Бедный маленький мир | страница 35
Дома она заварила зеленый чай с жасмином, долго сидела на кухне, забравшись с ногами на маленький кожаный диванчик, и смотрела прямо перед собой. Там, куда она смотрела, стояло свежее, очень солнечное утро, и на плитах балкона, на низком деревянном столе были разбросаны пятна света, прорвавшиеся сквозь ребра солнцезащиты. На столе лежали пучок укропа, половинки помидоров и редиска россыпью, а в центре стояла поллитровая баночка густой розовой сметаны. Вечный берег. Вечная редиска под незаходящим солнцем. Сметана, которая никогда не скисает. Миражи одиночества…
Ей пришло вдруг в голову, что раньше она никогда не задумывалась о природе естественного света. Не о физической природе, а о метафизической. Как человек связан со светом, что с ним делает солнце и почему утро вечера мудренее? Что мы видим, когда думаем о Боге? Безусловно, мы видим свет.
E-mail от Эккерта был недельной давности. Дед писал о том, что неожиданно впервые понял: он ничего не понимает про людей, про их пути, траектории, цели. Даже не понимает, о чем они говорят. И ему все время темно.
Алексей
Рукопись
«В городе Чернигове на своих огородах люди до сих пор откапывают керамику одиннадцатого века. Чернигов – тихая зеленая провинция, которая стоит на жирных культурных слоях, на Антониевых пещерах, на густом перегное языческой Руси, на границе между заговоренным украинским Полесьем и брянскими сосновыми лесами. Я родился там сорок лет назад в единственном на весь город трехэтажном роддоме, зимой. Тогда были снежные зимы, не то что сейчас, и я думаю, что мама лежала в чистой некрасивой палате, в которой пахло хлоркой и компотом из сухофруктов, смотрела, как идет снег, ждала папу и радовалась, когда меня приносили кормить.

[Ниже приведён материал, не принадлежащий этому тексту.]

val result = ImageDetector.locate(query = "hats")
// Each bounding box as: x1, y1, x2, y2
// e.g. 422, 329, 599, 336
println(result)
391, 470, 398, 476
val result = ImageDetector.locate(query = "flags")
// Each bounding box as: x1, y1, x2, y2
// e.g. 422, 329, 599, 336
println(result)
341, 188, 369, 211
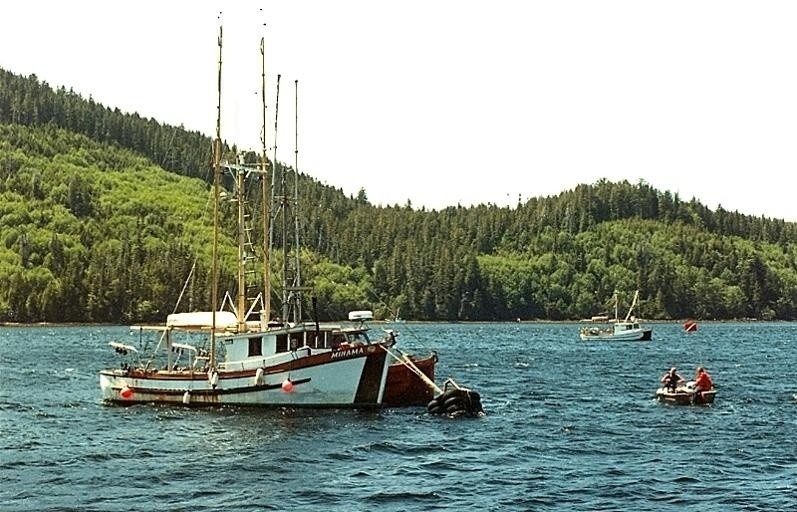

Приходил папа, приносил молоко в стеклянных бутылках, сырки с изюмом, булочки, мед. Придерживая шапку, рассматривал меня в окне второго этажа, писал маме записку: «Назвал Санькой. Категорически. Никаких Валиков быть не может». Записку я видел потом своими глазами – мама хотела назвать меня Валентином.
Когда мне было шесть лет, мама умерла. Глупая смерть, глупее не бывает. Она работала в лаборатории завода химволокна, всю их лабораторию услали «на картошку» за сто пятьдесят километров от города, почти на границу с Белоруссией. Там у нее случился острый аппендицит, начался перитонит. Сначала машину искали, потом до райцентра ехали. В райцентре больничка была, но хирург пил с обеда и находился не при памяти – уже не мог принять вертикального положения, как ни пытался. А до города не довезли. Я хорошо помню, как папа сидел на кухне, молчал, не плакал и держал в руках мамин синий фланелевый халат. Я долго тулился к его плечу, пока он в конце концов не заметил меня. Тогда взял меня на руки и вместе с халатом прижал к себе. От халата пахло мамой, от папы пахло водкой.